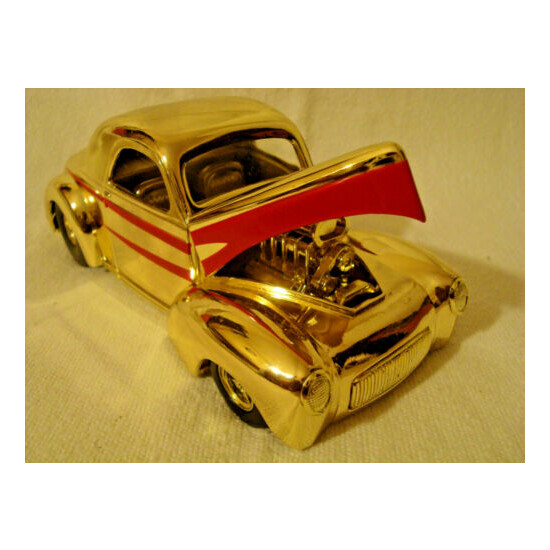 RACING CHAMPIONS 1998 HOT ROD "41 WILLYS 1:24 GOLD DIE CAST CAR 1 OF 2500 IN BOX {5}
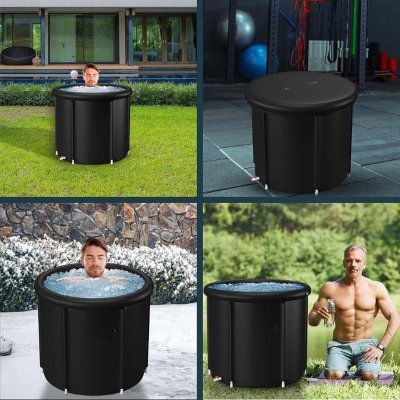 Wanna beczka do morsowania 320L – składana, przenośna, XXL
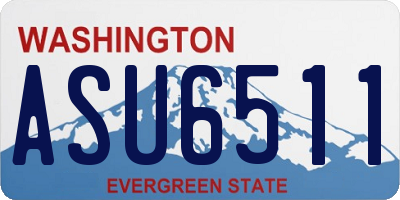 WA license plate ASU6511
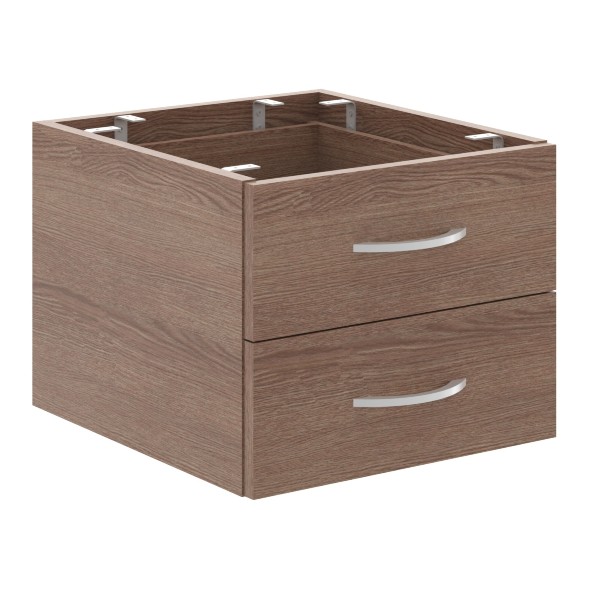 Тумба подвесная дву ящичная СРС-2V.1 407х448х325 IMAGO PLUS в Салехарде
+++++
● **BRIEF**: Drop the pictures and give every line above again exactly.

● **ANSWER FOR THE TASK**:
 RACING CHAMPIONS 1998 HOT ROD "41 WILLYS 1:24 GOLD DIE CAST CAR 1 OF 2500 IN BOX {5}
 Wanna beczka do morsowania 320L – składana, przenośna, XXL
 WA license plate ASU6511
 Тумба подвесная дву ящичная СРС-2V.1 407х448х325 IMAGO PLUS в Салехарде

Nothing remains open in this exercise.